By Ed Jacques, LEJ Editor

In 2009, Patrick Spidell from the Command Officers Association of Michigan (COAM) filed a petition to clarify its bargaining unit of supervisory employees of the Leelanau County Sheriff’s Department to include the newly created position of “Law Enforcement Commander.”

Spidell contended that the placement of the position in the COAM unit was appropriate because the Law Enforcement Commander is a third-level supervisory employee. The employer argued that the newly-created position cannot be properly placed in any bargaining unit because it is an executive position, and the Michigan Employment Relations Commission (MERC) has ruled that executives should be excluded from collective bargaining.

Before you assume this will be a typical MERC decision and jump to the end of the story to read the conclusion, you need to know that the employer is POAM’s back-to-back winner of its “Horse’s Ass” award, the union rep is his long- time adversary whom he refers to as the “Johnny Cochran” of the POAM. Throw in the attorney for Leelanau County, John McGlinchey, and you have a good old-fashioned three-for-all. In this case, Mr. McGlinchey must have known that his client was in trouble early on.

In a pre-trial hearing with Administrative Law Judge David M. Peltz, Peltz asked both parties why this issue was being revisited in light of Lake County and Lake County Sheriff, 1999 MERC Lab Op 107, where the court ruled that a Chief Deputy in command of a department in the absence of the Sheriff and Undersheriff is not excludable from a supervisory unit as an executive. Coincidentally, the two advocates who argued that case were McGlinchey and Spidell.

Advantage – Spidell and COAM

The employer argued the Law Enforcement Commander should be exempt from Union privileges because he has the authority to assign work, discipline the sergeants and deputies under his command, conducts internal investigation of departmental employees, including positions within the COAM bargaining unit, is responsible for the establishment of policies and procedures applicable to the department, plays a role in the hiring and firing of employees in the Law Enforcement Division, and assumes command of the Department when the Sheriff and Undersheriff are unavailable. Spidell countered that the daily schedule for Road Patrol Deputies is prepared by one of the Sergeants. The Law Enforcement Commander does not play a specific role in contractual grievance procedures and only has the authority to discipline employees under his command until suspension without pay.

Spidell added even though he is responsible for establishing policies and procedures applicable to the Department, Sheriff Oltersdorf has the authority to overrule any of the policy decisions made by the Law Enforcement Commander. The “Commander” has no budgetary responsibilities and must seek the approval of the Undersheriff before making purchases on behalf of the Law Enforcement Division, and has no responsibility whatsoever in developing the Employer’s overall budget. Early in his presentation, Spidell produced a confidential memo from Sheriff Michael Oltersdorf requesting the Leelanau County Commission create a new position to run the Law Enforcement Division.

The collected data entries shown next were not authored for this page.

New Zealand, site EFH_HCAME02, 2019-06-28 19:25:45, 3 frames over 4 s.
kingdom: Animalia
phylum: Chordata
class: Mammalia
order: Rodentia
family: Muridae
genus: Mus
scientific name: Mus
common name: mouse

Oltersdorf detailed the “adversarial relationship” that existed between him and the two sergeants assigned to the Law Enforcement Division. Oltersdorf also stated, “It would not be beneficial to our County to promote a third Sergeant who would work closely with them and without a doubt, also become adversarial (with their influence).” He said he does not feel the two law enforcement sergeants buy into the Sheriff’s “philosophy.”

Coincidentally, these two sergeants have filed a federal lawsuit against the Sheriff for eavesdropping on personal and union phone calls and have persevered in Oltersdorf’s “House of Horrors.” Last year, an independent “Blue Ribbon Panel” of attorneys who were not otherwise involved in the case recommended to the County that they settle the sergeant’s federal lawsuit with a $1.2 million award. Risking hundreds of thousands of dollars more in attorney fees, the County Board of Commissioners unanimously rejected the settlement plan. This new “Law Enforcement Commander” job classification is not the first time the Commissioners have been hoodwinked by Oltersdorf.

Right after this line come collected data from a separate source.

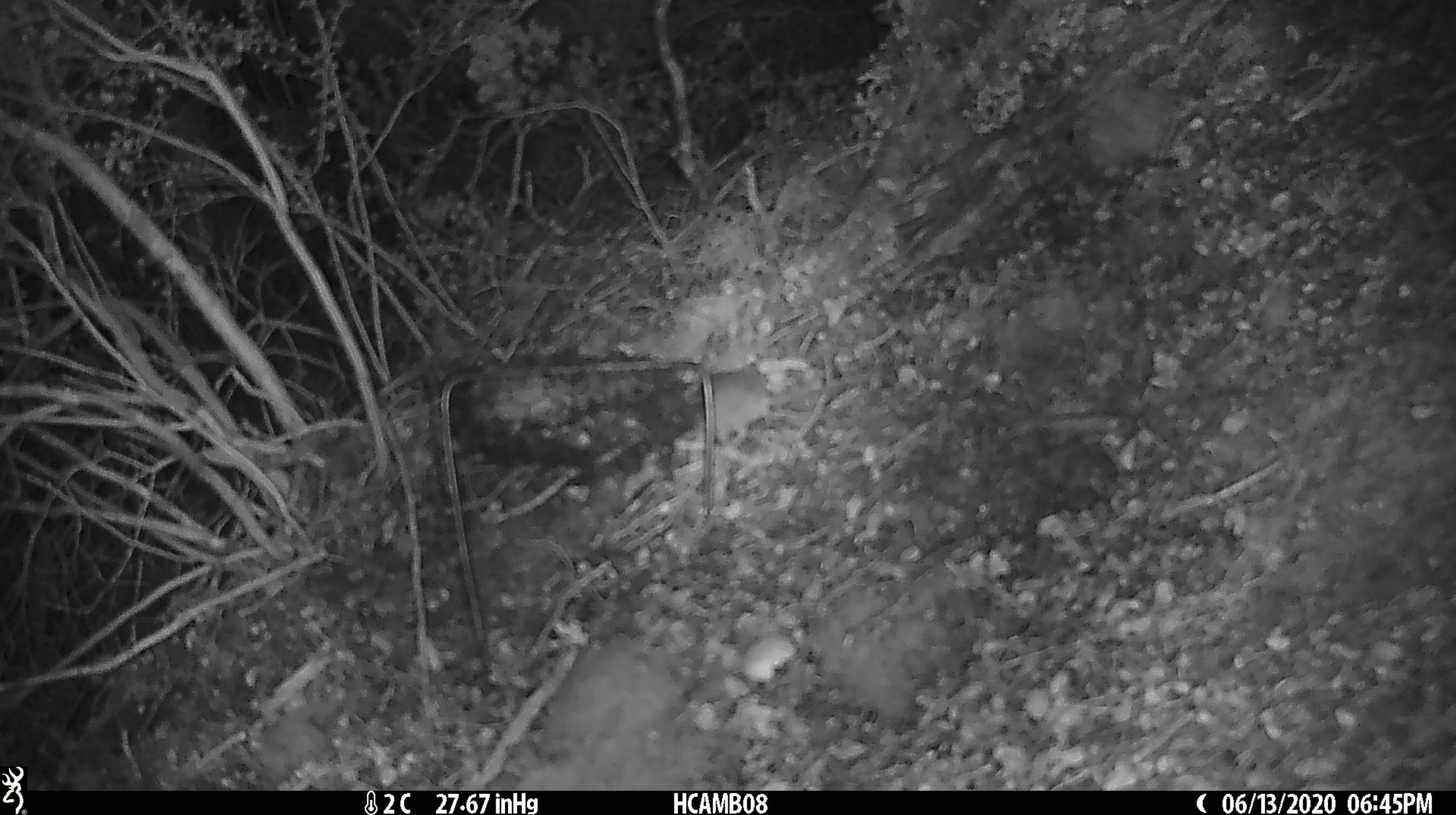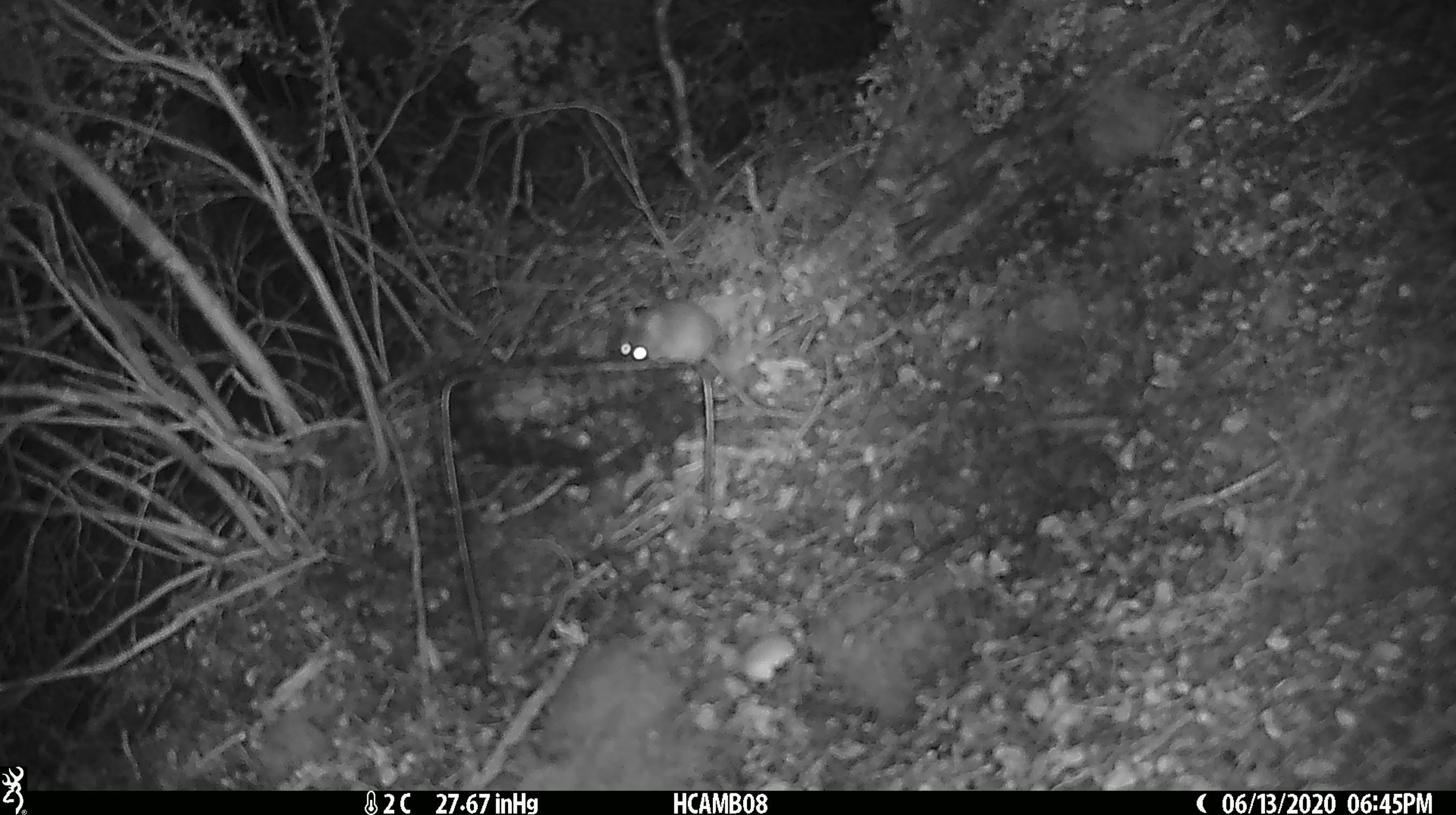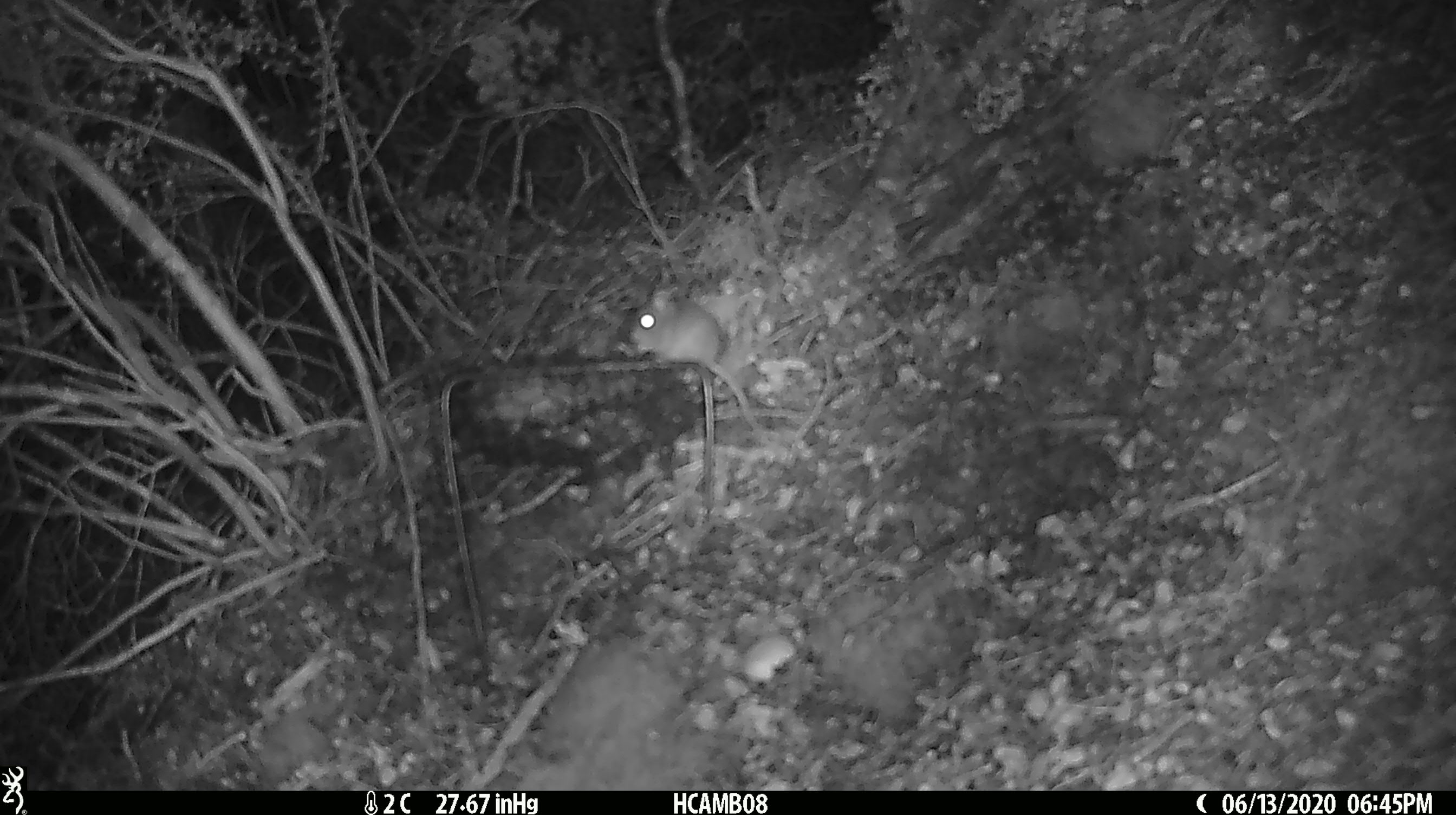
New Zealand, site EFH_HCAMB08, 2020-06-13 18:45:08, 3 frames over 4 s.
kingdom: Animalia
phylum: Chordata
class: Mammalia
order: Rodentia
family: Muridae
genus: Mus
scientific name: Mus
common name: mouse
Mouse (Mus).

In his decision, Judge Peltz agreed with Spidell and dismissed every claim of proper executive status made by the employer. He said, “We have long held that a unit that includes all levels of supervision is presumptively appropriate, even though some members of the unit exercise supervisory authority over other members of the unit, and that upper-level supervisors will not be denied rights under PERA.” Peltz also dismissed Oltersdorf’s request that a different standard should apply with respect to the executive status of upper management employees in a paramilitary setting.

COAM cannot accept dues from the Commander position until Sheriff Oltersdorf agrees to negotiate the terms and conditions surrounding how the position should be properly filled. Spidell is not sure that will happen any time soon. “This case is about principle and keeping job classifications in the appropriate union,” said Pat. “I expect the Sheriff to continue his long-standing tradition of trying to find ways to circumvent a judge’s decision.”